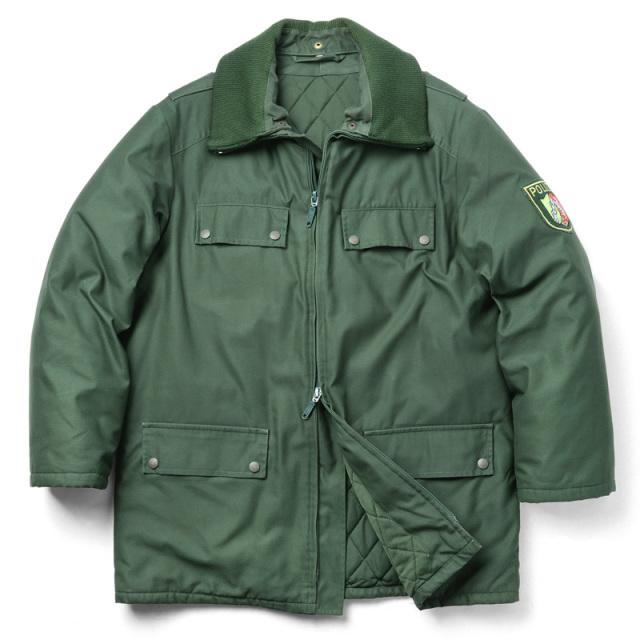 実物 ドイツBGS(連邦国境警備隊) MODEL 1 ジャケット W/LINER USED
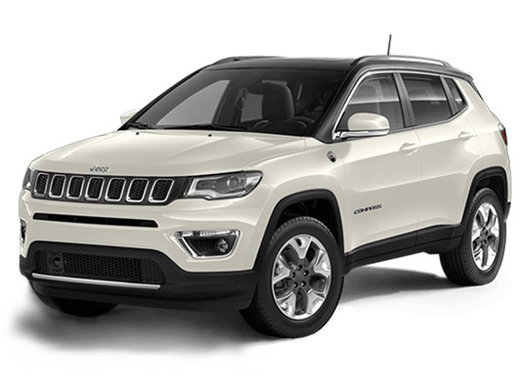 Jeep Compass Upland 2.4L/150 9AT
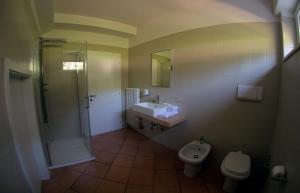 Appartamento i Sentieri 29c, Apartments  Dro - big - 2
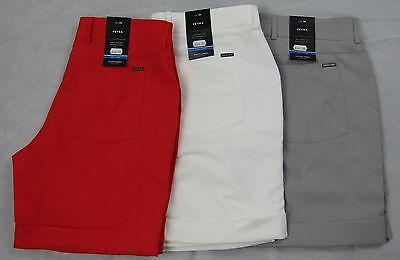 2016 Galvin Green Petra Ladies Golf Shorts EU38 EU40 EU42 - RRP£80 - 1st Class P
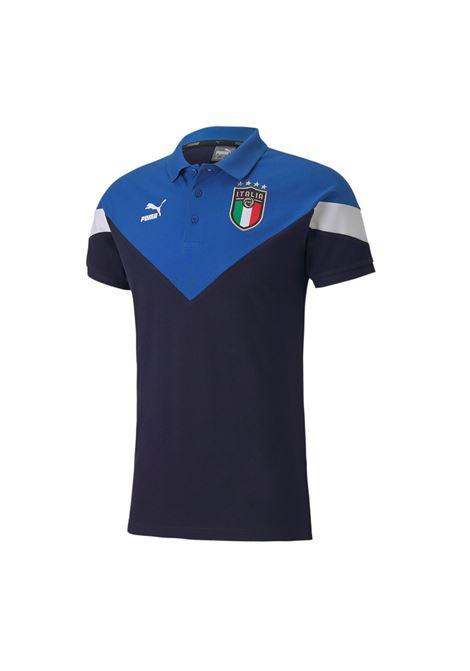 figc  iconic mcs polo PUMA | Polo calcio | 756661-01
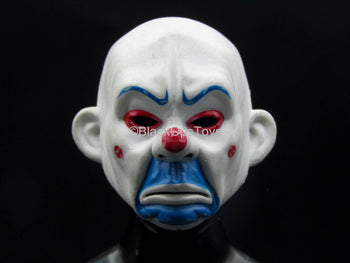 The Dark Knight - Joker - Clown Mask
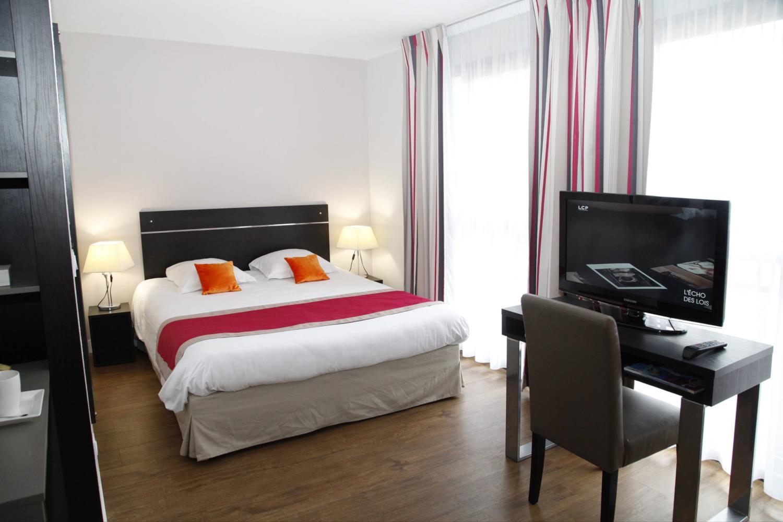 Ferienwohnung Appart'hôtel Les Floridianes S2p (1082338), Aix en Provence, Bouches-du-Rhône, Provence - Alpen - Côte d'Azur, Frankreich, Bild 5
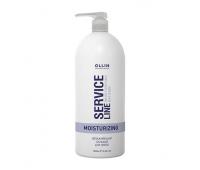 Ollin Professional, Ollin Service Line Moisturizing Balsam - Увлажняющий бальзам для волос 1000 мл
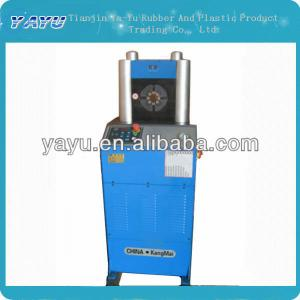 HOT SALE hydraulic hose crimping machine,KM-81A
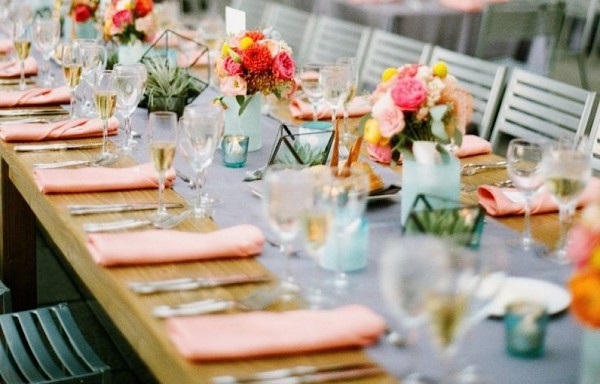 The Truth About Day-Of Wedding Coordination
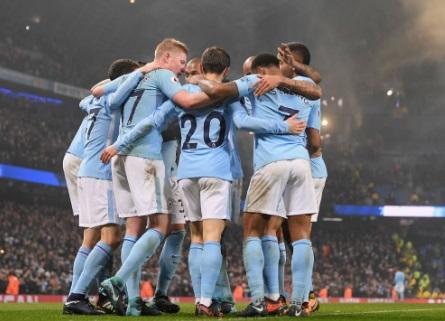 Man City V Burnley Betting Tips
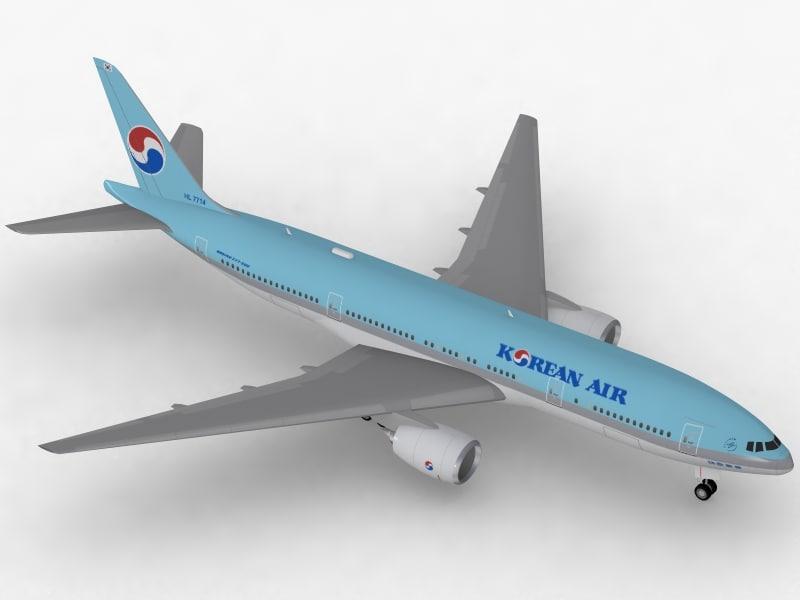 boeing 777-200 er korean 3d model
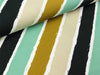 French Terry Diagonally mint-ocker-beige-weiß-schwarz by Lycklig Design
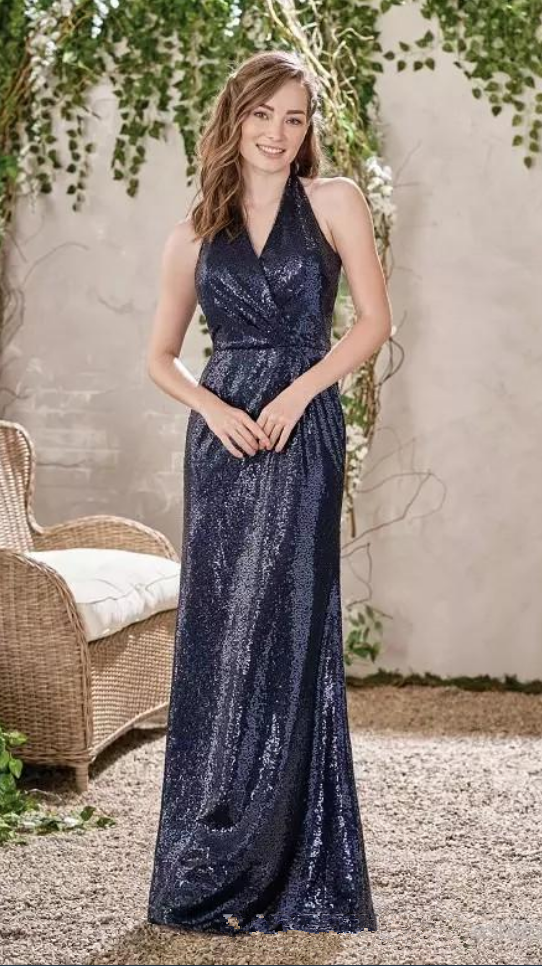 1c82f9f572d9 New Bridesmaid Dresses Navy Blue Sequined Wedding Guest Dress Halter Backless  Floor Length Custom Made Evening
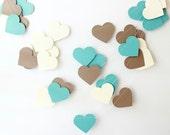 Wedding Garland, Kraft, Teal, Cream Paper Garland, Rustic Wedding, Bridal Shower, Baby Shower, Country Wedding, Heart Garland, Paper Hearts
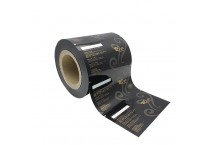 china wholesale roll stock film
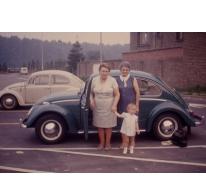 Volkswagen kever en Adrienne Spillier, Merelbeke, 1970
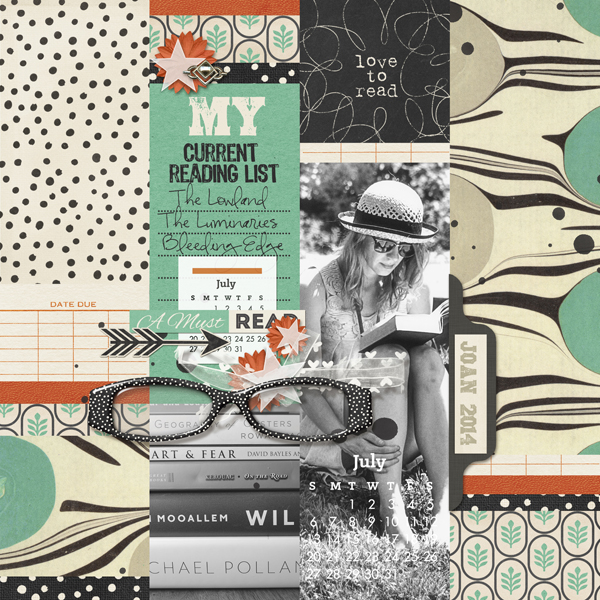 """""""My Current Reading List"""" digital scrapbooking reading layout by Brandy Murry"""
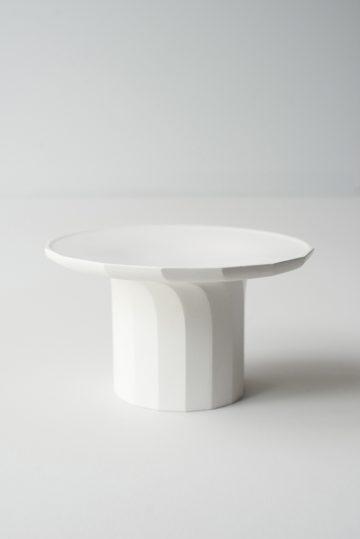 bjornvandenberg_design_008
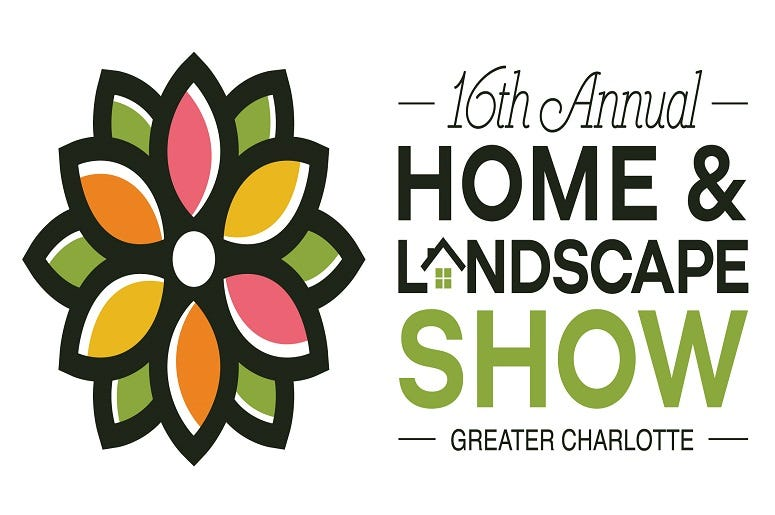 Home and Landscape Show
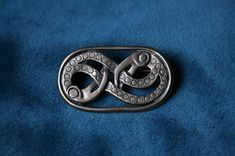Medieval brooch  authentic archeological pattern by medievalcrowd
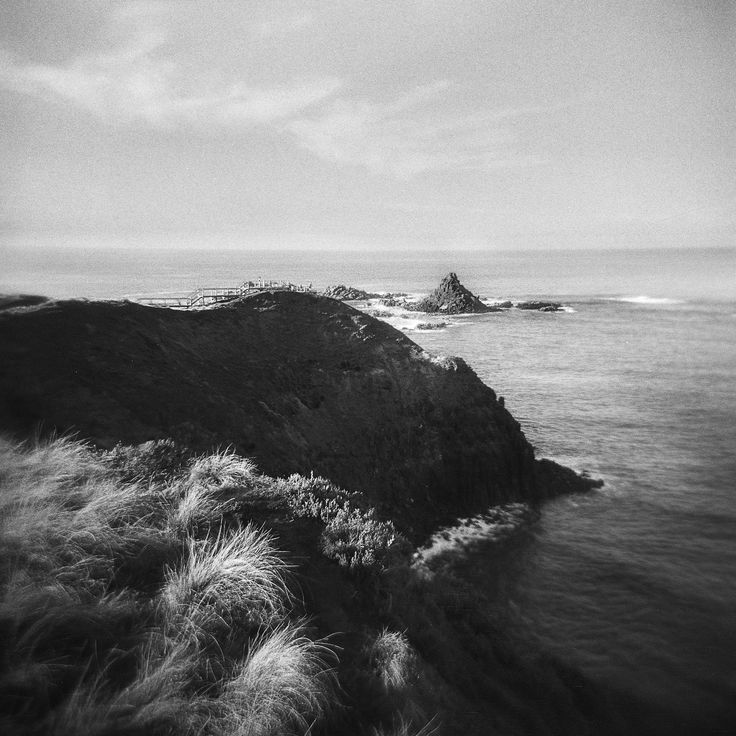 https://flic.kr/p/VB8BzH | Philip Island | Philip Island, Victoria, Australia.  March 2010.  Holga Lomography.  Black and white film negative.  Flat bed scan.  Adobe CC Ps for dust removal and curves adjustment.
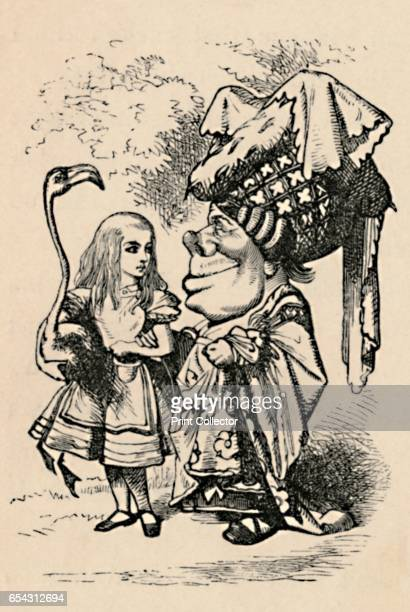 Alice carrying the stork, and talking to the Duchess, 1889. Lewis Carrolls Alice in Wonderland as illustrated by John Tenniel . From Alices...
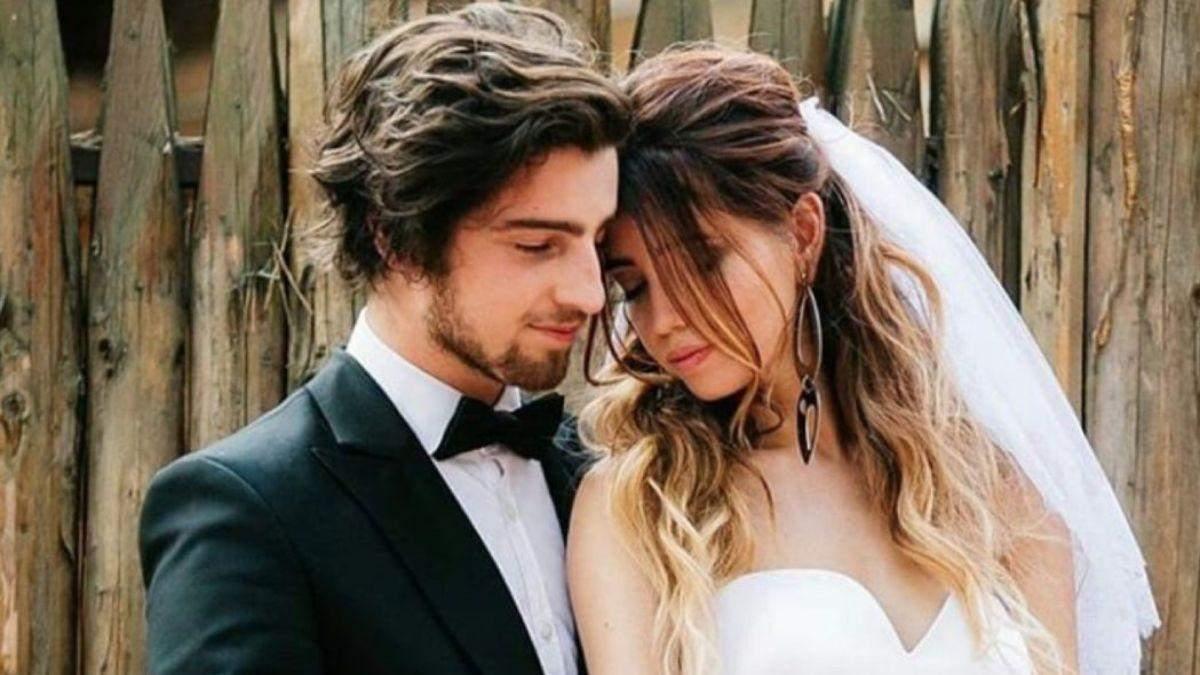 Дорофєєва та Дантес святкують річницю весілля: історія кохання та фото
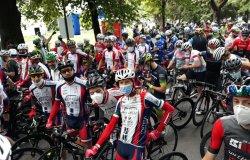 """Circa 1.200 ciclisti alla """"Mangia e Bevi"""""""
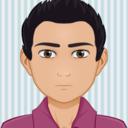 Avatar gte distribuidores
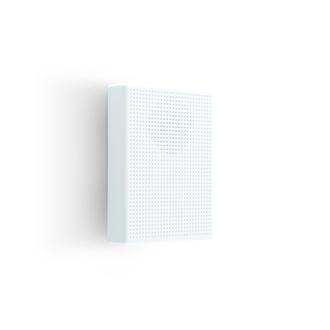 Sirène intérieure MNSI NICE sans fil transmission radio bidirectionnelle DualBand avec fonction vocale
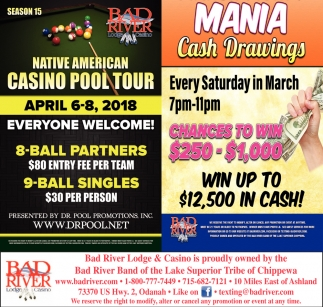 Native American Casino Pool Tour / Mania Cash Drawings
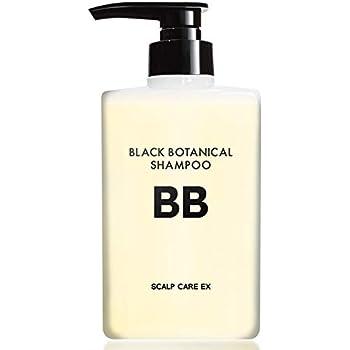 BLACK BOTANICAL SHAMPOO 400ml 育毛シャンプー 普通肌・オイリー肌用 薄毛 抜け毛 シャンプー 頭皮 ふけ かゆみ ボリューム 毛髪にハリ、コシを与える メンズ 男性 女性用 ノンシリコン スカルプ【医薬部外品】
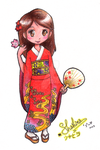 girl in red kimono by witchpowerlove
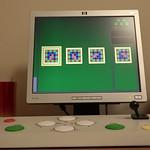 Kognitif Rehabilitasyon Laboratuvarı 3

__________

• [Aim of the task]
Exactly those lines that run from the line holding "Sirène intérieure MNSI" to the end of the listing above, both included, are to be reproduced, with pictures left out.

• [Exercise output]
 Sirène intérieure MNSI NICE sans fil transmission radio bidirectionnelle DualBand avec fonction vocale
 Native American Casino Pool Tour / Mania Cash Drawings
 BLACK BOTANICAL SHAMPOO 400ml 育毛シャンプー 普通肌・オイリー肌用 薄毛 抜け毛 シャンプー 頭皮 ふけ かゆみ ボリューム 毛髪にハリ、コシを与える メンズ 男性 女性用 ノンシリコン スカルプ【医薬部外品】
 girl in red kimono by witchpowerlove
 Kognitif Rehabilitasyon Laboratuvarı 3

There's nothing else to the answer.